There’s something different about holding a game in the palm of your hand that makes it special — personal, even. Handheld games often don’t have the time to get you engrossed in a deep story or breathtaking visuals, so they have to rely on gameplay that can hook you in immediately, but at the same time, be put down at a moment’s notice. This is a difficult balance, but when it works, it makes you want to keep coming back for more. Against all odds, SteamWorld Dig fuses classic and modern elements to deliver a carefully crafted experience that works perfectly for its platform.
SteamWorld Dig puts you in the boots of Rusty, a steam-powered robot cowboy from the desert who has just inherited an old mine from his uncle. Before long and with little fanfare, your goal becomes to start exploring the abandoned mine and to dig as deep as you possibly can. Fortunately, you’ll have plenty of tools at your disposal, including a pick axe, drill, and steam-powered punch, among others. The further you dig, the more difficult your task becomes, with some terrain being completely impassable without further upgrades to your equipment. This is where the game’s main hook comes into play — while digging to explore what happened in your uncle’s mine, you’ll find valuable minerals that you can sell in town in order to make money and buy upgrades. You’ll also discover “dungeons” in the mine full of puzzles and intense platforming that will earn you brand-new abilities, most of which are necessary to progress deeper into the ground.

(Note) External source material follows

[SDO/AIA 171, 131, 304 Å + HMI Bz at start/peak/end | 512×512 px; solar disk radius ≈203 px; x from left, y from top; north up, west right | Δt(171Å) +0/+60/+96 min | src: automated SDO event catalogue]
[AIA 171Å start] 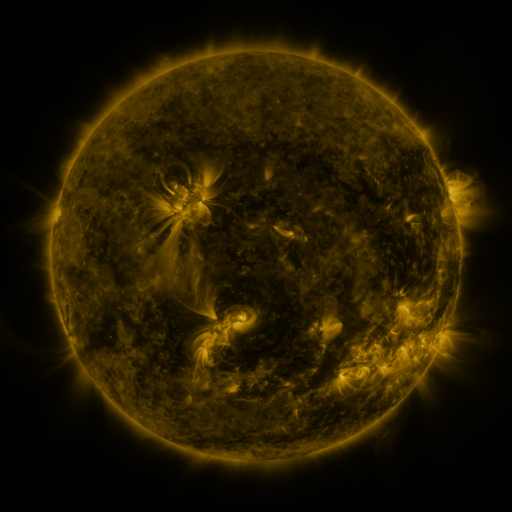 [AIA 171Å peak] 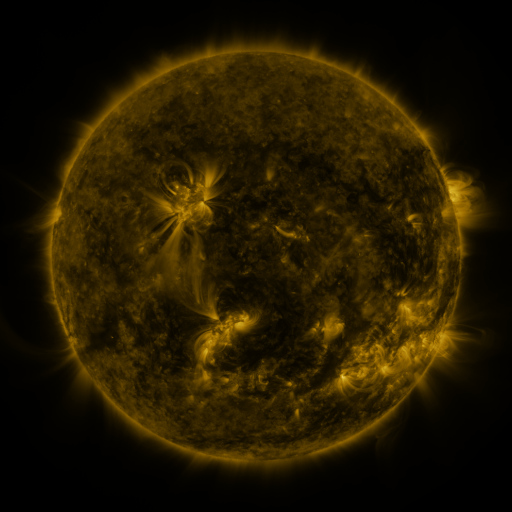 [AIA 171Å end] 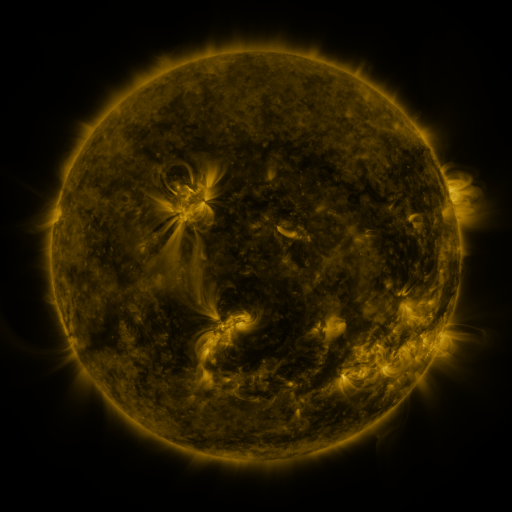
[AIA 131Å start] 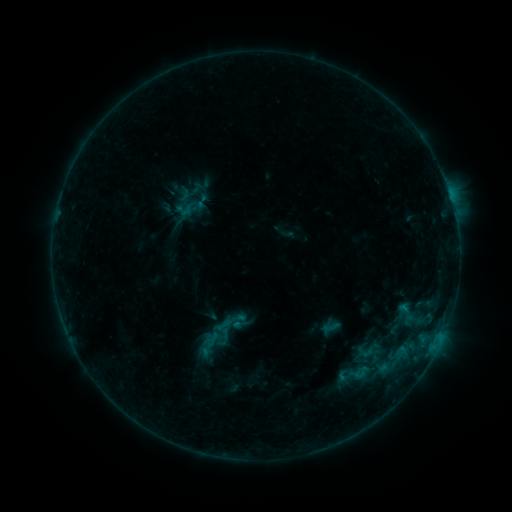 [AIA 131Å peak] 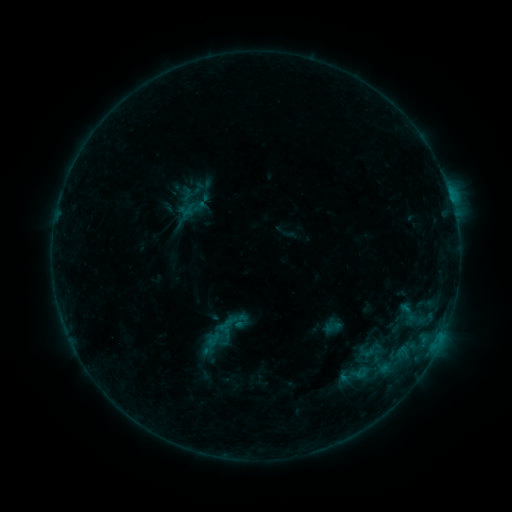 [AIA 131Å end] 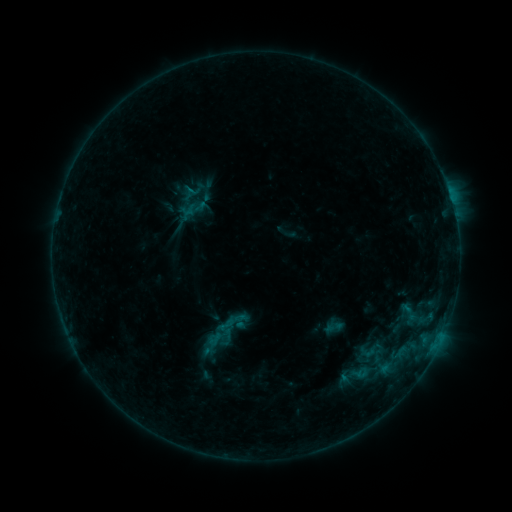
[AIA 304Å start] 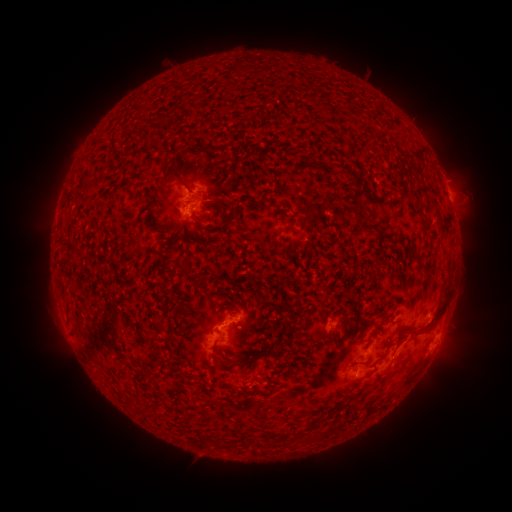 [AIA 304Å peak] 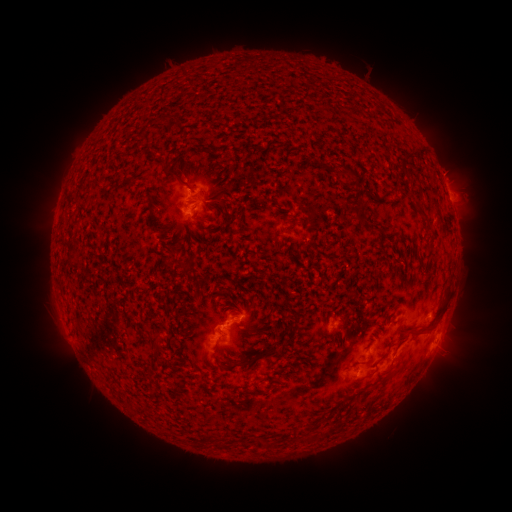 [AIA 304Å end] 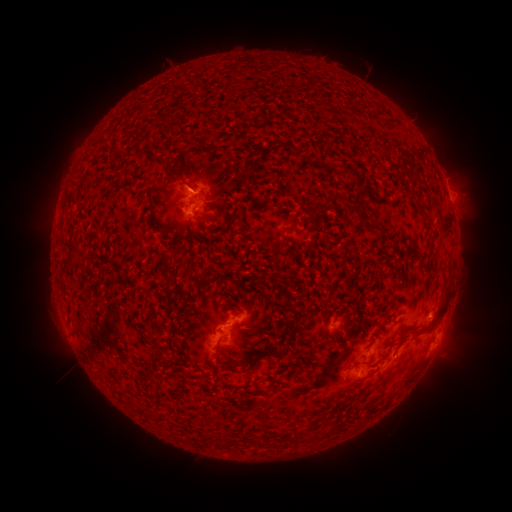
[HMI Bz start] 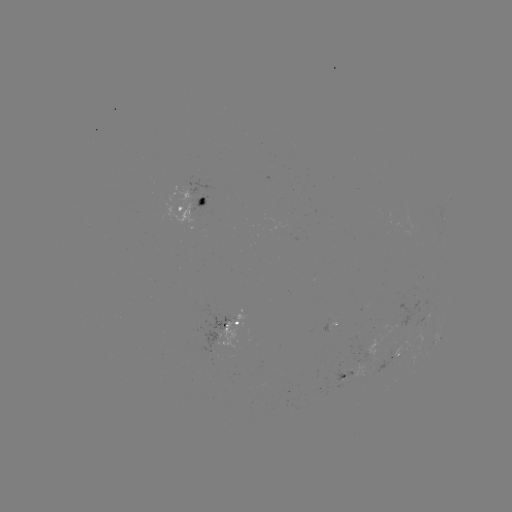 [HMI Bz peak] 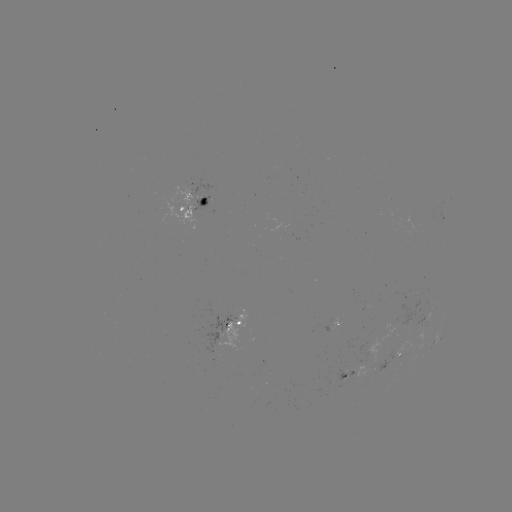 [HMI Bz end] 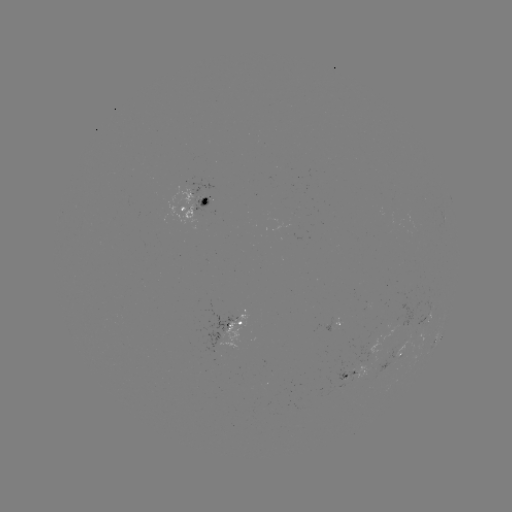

Any of this sound familiar? Despite all the mining, SteamWorld Dig doesn’t break any new ground when it comes to gameplay. It’s hard not to see the elements of Minecraft, Spelunky, and a handful of Metroidvania games. Fortunately, the best of each is represented here. The satisfying sense of exploration and destruction, the tight controls and roguelike consequences, and the perfectly-timed upgrades fit together surprisingly well and made me wonder how someone hadn’t made a game quite like this before.
The gameplay systems at work here fit together like perfectly matching gear teeth, each one doing its part to create one of the most satisfying feedback loops I’ve experienced in recent memory. You will dig and dig, aiming at nothing in particular, until you feel like you can’t go one meter further. Then, right on cue, a blip appears on your map and you have a new goal to race for. Once you get there, you’ll face a challenging (but fair) mini-dungeon and at the end you’ll be rewarded with a brand new upgrade that will get you further than you imagined you could go. Fifteen minutes later, it happens again. And then again. Stepping back to look at the big picture, it’s all Game Design 101, but moment-to-moment, it works so well that you just don’t care.

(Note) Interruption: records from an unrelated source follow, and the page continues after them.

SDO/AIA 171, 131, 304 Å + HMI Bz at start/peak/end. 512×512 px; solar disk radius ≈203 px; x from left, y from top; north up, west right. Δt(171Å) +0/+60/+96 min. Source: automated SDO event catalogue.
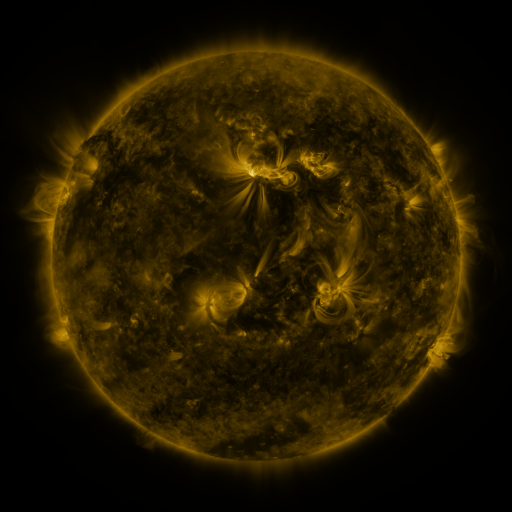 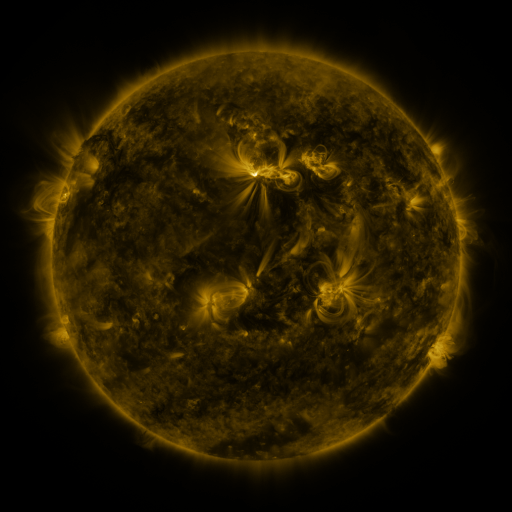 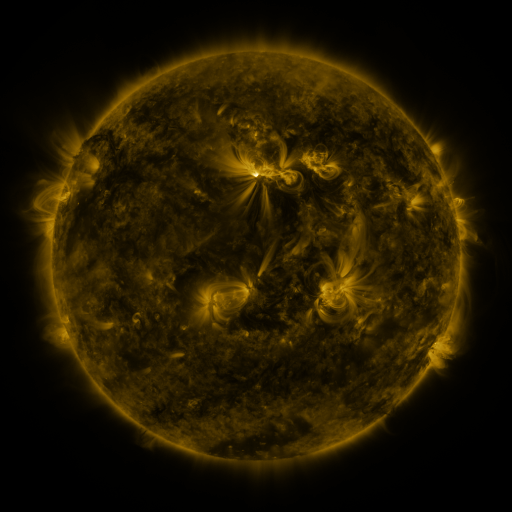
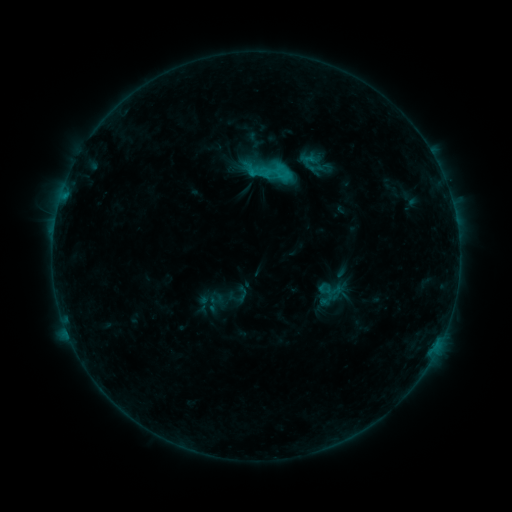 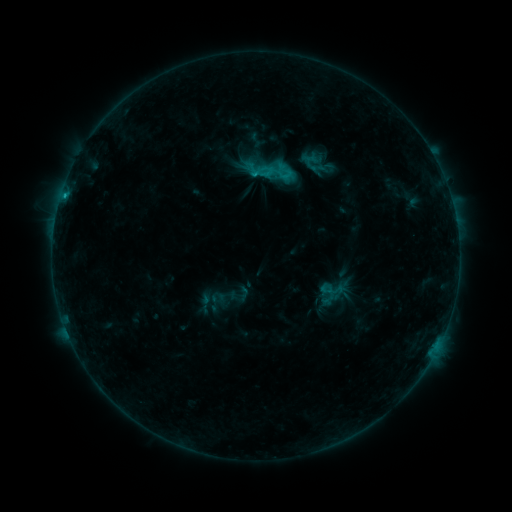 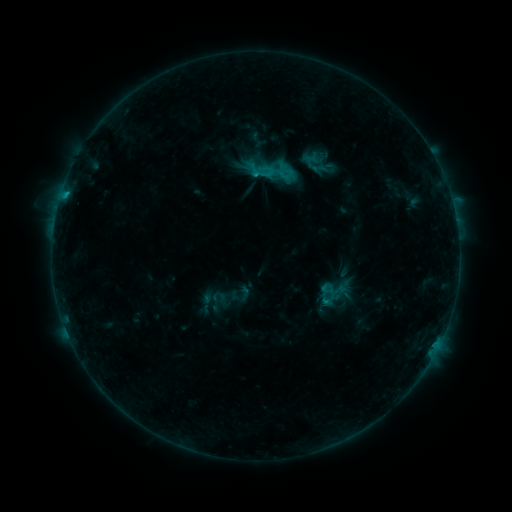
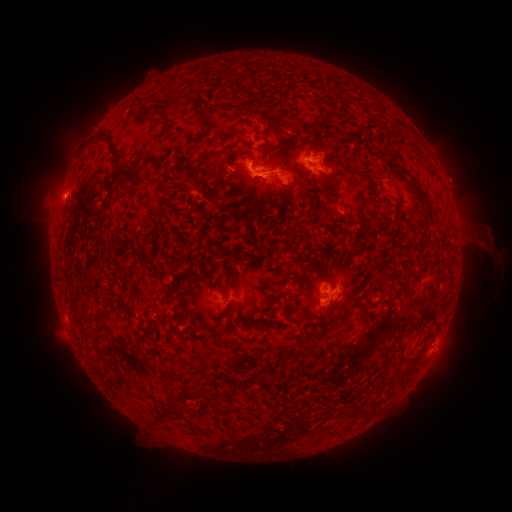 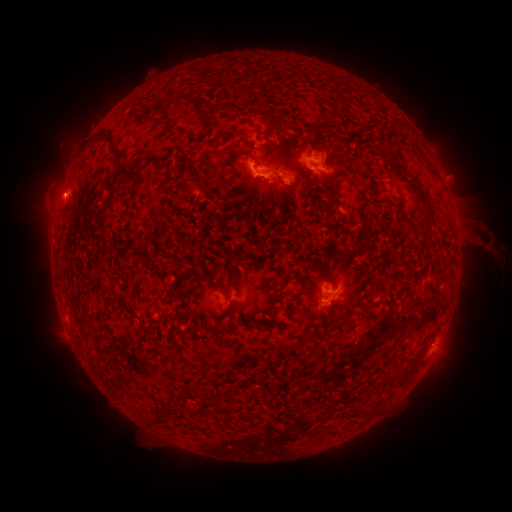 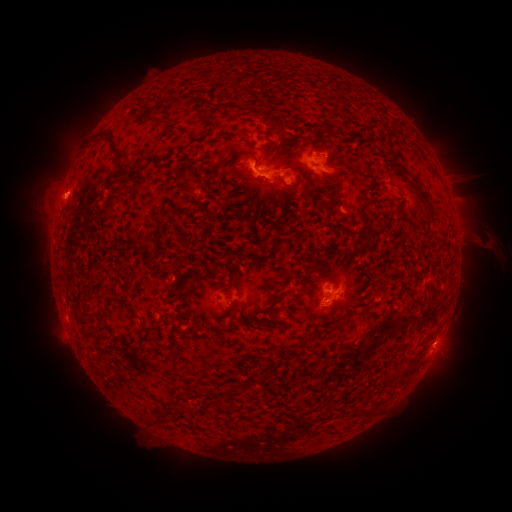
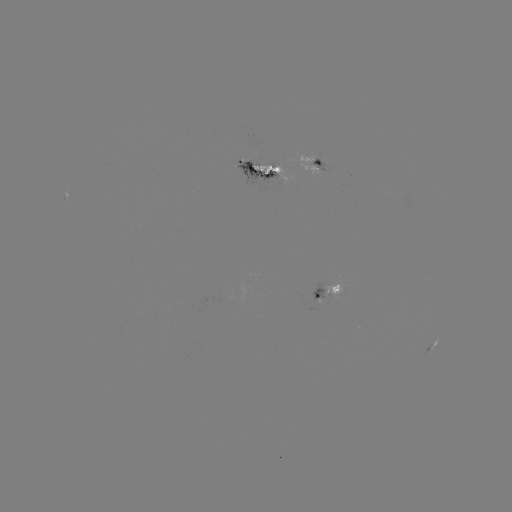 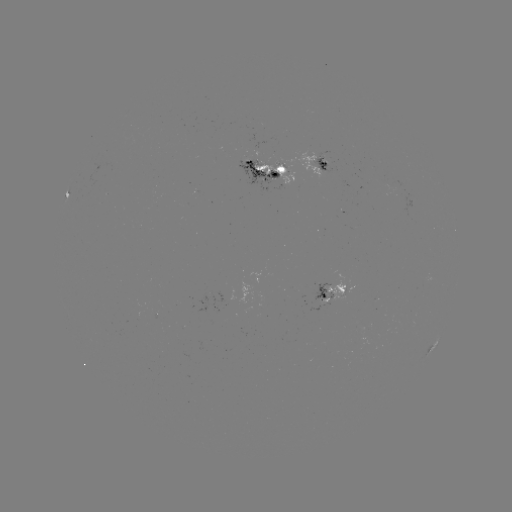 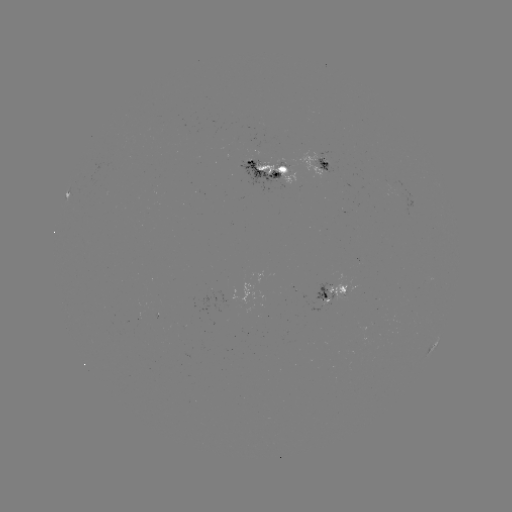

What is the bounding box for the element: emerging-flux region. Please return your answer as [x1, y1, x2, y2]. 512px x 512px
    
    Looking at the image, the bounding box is [273, 163, 288, 168].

The only real problems with SteamWorld Dig arise when something interrupts the dopamine rush of getting a new item or uncovering a new area. Although Rusty’s self-destruct feature makes it impossible to ever get truly stuck in the mines, you can find yourself in sticky situations where you need to get back to the surface without any good way to climb back up. You can buy ladders and teleporters at the shop, but arbitrary inventory restrictions neuter the effectiveness of these items. The inconsistent checkpoints compound the problem, leaving you stuck trying to decide if an instant respawn topside is worth losing half your money and some of your progress.

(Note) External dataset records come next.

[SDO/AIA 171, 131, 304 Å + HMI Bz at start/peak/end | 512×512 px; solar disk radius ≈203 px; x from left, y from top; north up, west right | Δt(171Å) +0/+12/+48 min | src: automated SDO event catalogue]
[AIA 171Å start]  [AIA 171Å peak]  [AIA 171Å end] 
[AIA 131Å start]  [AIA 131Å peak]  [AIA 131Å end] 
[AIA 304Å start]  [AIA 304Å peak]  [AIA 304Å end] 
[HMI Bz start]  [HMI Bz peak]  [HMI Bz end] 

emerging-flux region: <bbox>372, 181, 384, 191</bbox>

Despite these missteps, the unique Western motif of SteamWorld Dig will keep you invested, tying together the disparate elements in a charming package. The game’s story begins and ends abruptly, dropping you into a world that takes itself completely seriously, but feels playful at the same time. As jarring as it is, this transition makes something as ridiculous as a cartoon ghost town inhabited by steam-powered robots seem… believable. It really shouldn’t work, but it does — the commitment to the characters and world is admirable. This vignette style works even better once you learn that Image & Form has expressed interest in making more games under the SteamWorld banner.
SteamWorld Dig isn’t ground-breaking, but its tight action platforming and satisfying gameplay hook will easily keep you entertained for several hours. It’s perfectly designed for a handheld experience, allowing you to pick up and play for a few minutes here and there, progressing a little further each time. It’s clear that much care was put into getting the gameplay and charming robotic Western motif just right, and that makes the promise of additional adventures in this fun little world an exciting proposition.